Lo que se pide:
• A. Según el pasaje sobre el origen del dinero, ¿en qué pueblos se desarrolla primero la forma dinero?
• B. Prosigue el pasaje sobre el origen del dinero a partir de su última oración.

Pasaje dado:

————

Este apretón de manos forma el cambio, el cual versa sobre valores
que se cruzan y se realizan como tales valores.
Por
tanto, las mercancías tienen necesariamente que realizarse como
valores antes de poder realizarse como valores de uso.
Las
leyes de la naturaleza propia de las mercancías se cumplen a través
del instinto natural de sus poseedores.
Estos
sólo pueden establecer una relación entre sus mercancías como
valores, y por tanto como mercancías, relacionándolas entre sí con
referencia a otra mercancía cualquiera, que desempeñe las
funciones de equivalente general.
Pero
sólo el hecho social puede convertir en equivalente general a
una mercancía determinada.
El
proceso social se encarga de asignar a la mercancía destacada
la función social específica de equivalente general.
Así
es como ésta se convierte en dinero.
La
cristalización del dinero es un producto necesario del
proceso de cambio... A medida que se desarrolla y ahonda
históricamente, el cambio acentúa la antítesis de valor de uso y
valor latente en la naturaleza propia de la mercancía.
La
necesidad de que esta antítesis tome cuerpo al exterior dentro del
comercio, empuja al valor de las mercancías a revestir una forma
independiente y no ceja ni descansa hasta que, por último, lo
consigue mediante el desdoblamiento de la mercancía en
mercancía y dinero. Por eso, a la par que los productos del
trabajo se convierten en mercancías, se opera la
transformación de la mercancía en dinero.
La
forma dinero se adhiere, bien a los artículos más
importantes de cambio procedentes de fuera, que son, en
realidad, otras tantas formas o manifestaciones naturales del valor
de cambio de los productos de dentro, bien a aquel objeto útil
que constituye el elemento fundamental de la riqueza enajenable
en el interior de la comunidad, v.gr. el ganado.
Es
en los pueblos nómadas donde primero se desarrolla la forma dinero,
por dos razones: porque todo su ajuar es móvil y presenta,
por tanto, la forma directamente enajenable, y porque su régimen de
vida los hace entrar constantemente en contacto con comunidades
extranjeras, poniéndolos así en el trance de cambiar con ellas sus
productos.
Los
hombres han convertido muchas veces al mismo hombre, bajo forma de
esclavo, en material primitivo de dinero, pero nunca la tierra.
Esta idea sólo podía presentarse en una sociedad burguesa
desarrollada. Es una idea que data del último tercio del siglo XVII
y que sólo se intentó llevar a la práctica sobre un plano
nacional, un siglo más tarde, en la revolución burguesa de Francia.
Impulsada
por el mismo proceso que hace que el cambio de mercancías rompa sus
moldes locales y que el valor de las mercancías se expansione
hasta convertirse en materialización del trabajo humano en
general, la forma dinero va a encarnar en mercancías dotadas por
la naturaleza de cualidades especiales para desempeñar las funciones
sociales de equivalente general: los metales preciosos.

————

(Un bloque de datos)
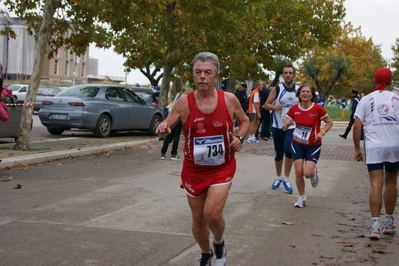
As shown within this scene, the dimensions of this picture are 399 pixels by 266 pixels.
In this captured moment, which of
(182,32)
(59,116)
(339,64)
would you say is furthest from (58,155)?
(339,64)

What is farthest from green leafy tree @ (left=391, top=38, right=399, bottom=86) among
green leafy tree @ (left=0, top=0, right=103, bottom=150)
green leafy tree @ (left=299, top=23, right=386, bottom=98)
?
green leafy tree @ (left=0, top=0, right=103, bottom=150)

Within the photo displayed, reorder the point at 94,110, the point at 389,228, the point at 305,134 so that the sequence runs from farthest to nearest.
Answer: the point at 94,110, the point at 305,134, the point at 389,228

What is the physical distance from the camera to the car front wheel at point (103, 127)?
2159 cm

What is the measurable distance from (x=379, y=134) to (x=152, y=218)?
2780 mm

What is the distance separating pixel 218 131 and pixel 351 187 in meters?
7.32

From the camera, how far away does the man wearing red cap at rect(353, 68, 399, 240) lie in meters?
7.93

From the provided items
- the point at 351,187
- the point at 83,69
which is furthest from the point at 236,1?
the point at 83,69

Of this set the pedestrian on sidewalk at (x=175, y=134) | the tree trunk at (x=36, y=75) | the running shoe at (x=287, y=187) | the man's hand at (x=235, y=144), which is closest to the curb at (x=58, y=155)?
the tree trunk at (x=36, y=75)

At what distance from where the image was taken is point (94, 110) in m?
21.4

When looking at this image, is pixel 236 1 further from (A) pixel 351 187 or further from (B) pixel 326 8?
(B) pixel 326 8

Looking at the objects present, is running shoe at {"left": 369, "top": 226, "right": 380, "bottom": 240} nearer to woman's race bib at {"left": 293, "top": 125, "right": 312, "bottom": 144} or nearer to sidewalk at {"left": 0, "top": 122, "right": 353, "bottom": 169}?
woman's race bib at {"left": 293, "top": 125, "right": 312, "bottom": 144}

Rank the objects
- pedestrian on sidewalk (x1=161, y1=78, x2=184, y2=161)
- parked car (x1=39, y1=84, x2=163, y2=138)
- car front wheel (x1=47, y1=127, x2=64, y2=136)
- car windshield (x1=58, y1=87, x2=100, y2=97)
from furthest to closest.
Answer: car front wheel (x1=47, y1=127, x2=64, y2=136), car windshield (x1=58, y1=87, x2=100, y2=97), parked car (x1=39, y1=84, x2=163, y2=138), pedestrian on sidewalk (x1=161, y1=78, x2=184, y2=161)

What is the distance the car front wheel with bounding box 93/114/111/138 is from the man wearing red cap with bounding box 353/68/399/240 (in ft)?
46.6

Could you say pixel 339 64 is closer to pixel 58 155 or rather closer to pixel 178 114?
pixel 58 155
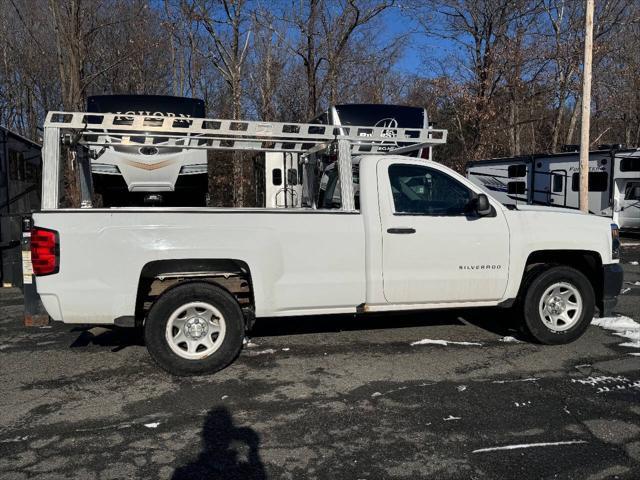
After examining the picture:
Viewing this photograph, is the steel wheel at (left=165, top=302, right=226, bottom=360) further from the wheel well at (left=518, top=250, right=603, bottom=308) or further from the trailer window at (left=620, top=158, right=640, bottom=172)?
the trailer window at (left=620, top=158, right=640, bottom=172)

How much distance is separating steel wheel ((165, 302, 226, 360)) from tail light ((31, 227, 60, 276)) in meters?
1.05

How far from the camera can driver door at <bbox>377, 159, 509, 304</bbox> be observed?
17.0ft

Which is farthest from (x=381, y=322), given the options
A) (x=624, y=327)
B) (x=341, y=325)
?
(x=624, y=327)

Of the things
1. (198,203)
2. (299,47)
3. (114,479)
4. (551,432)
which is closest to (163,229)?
(114,479)

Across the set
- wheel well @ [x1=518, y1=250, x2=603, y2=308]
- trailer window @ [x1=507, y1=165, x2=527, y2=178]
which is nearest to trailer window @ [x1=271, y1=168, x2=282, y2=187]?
wheel well @ [x1=518, y1=250, x2=603, y2=308]

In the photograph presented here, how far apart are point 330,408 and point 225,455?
991 mm

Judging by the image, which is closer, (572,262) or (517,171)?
(572,262)

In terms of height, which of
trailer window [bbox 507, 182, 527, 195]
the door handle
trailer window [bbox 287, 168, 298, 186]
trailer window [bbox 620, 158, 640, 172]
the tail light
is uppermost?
trailer window [bbox 620, 158, 640, 172]

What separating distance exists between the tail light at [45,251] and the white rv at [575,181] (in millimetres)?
12269

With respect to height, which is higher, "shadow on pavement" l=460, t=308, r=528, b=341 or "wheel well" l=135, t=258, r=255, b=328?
"wheel well" l=135, t=258, r=255, b=328

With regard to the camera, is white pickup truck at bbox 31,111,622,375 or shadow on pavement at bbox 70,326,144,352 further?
shadow on pavement at bbox 70,326,144,352

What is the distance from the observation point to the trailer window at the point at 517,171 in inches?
726

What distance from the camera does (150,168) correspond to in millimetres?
9102

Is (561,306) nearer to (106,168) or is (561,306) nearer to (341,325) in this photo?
(341,325)
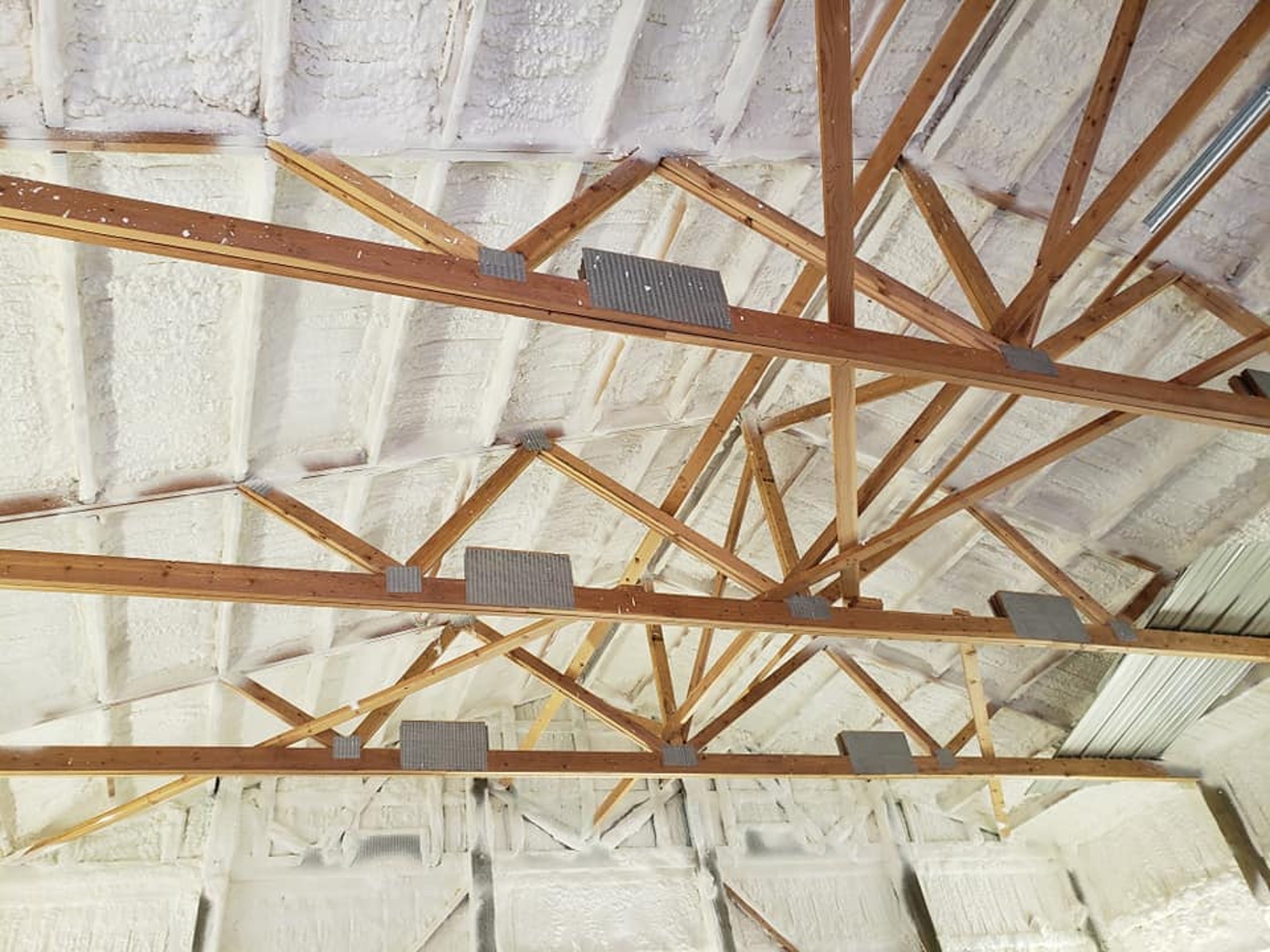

————

Respuestas del ejercicio:
• A. En los pueblos nómadas.

• B.
Que
“si bien el oro y la plata no son dinero por obra de la naturaleza,
el dinero es por naturaleza oro y plata” (Carlos Marx, Contribución
a la crítica de ., pg 135) lo demuestra la congruencia que existe
entre sus propiedades naturales y sus funciones.
Sólo
una materia cuyos ejemplares posean todos la misma cualidad uniforme
puede ser forma o manifestación adecuada de valor, o, lo que es lo
mismo, materialización de trabajo humano abstracto, y por tanto,
igual.
De
otro lado, como la diferencia que media entre las diversas magnitudes
de valor es puramente cuantitativa,
la mercancía dinero tiene que ser forzosamente susceptible de
divisiones puramente cuantitativas, divisible a voluntad, pudiendo
recobrar en todo momento su unidad mediante la suma de sus partes.
Pues
bien, el oro y la plata poseen esta propiedad por obra de la
naturaleza.
El
valor de uso de la mercancía dinero se duplica. Además
de su valor peculiar como mercancía, como oro, por ejemplo para
empastar muelas, fabricar joyas, etc., reviste el valor de uso formal
que le dan sus funciones sociales específicas.
Como
todas las demás mercancías no son más que equivalentes especiales
del dinero y éste equivalente general de todas, aquéllas se
comportan respecto al dinero como mercancías especiales
respecto a la mercancía general.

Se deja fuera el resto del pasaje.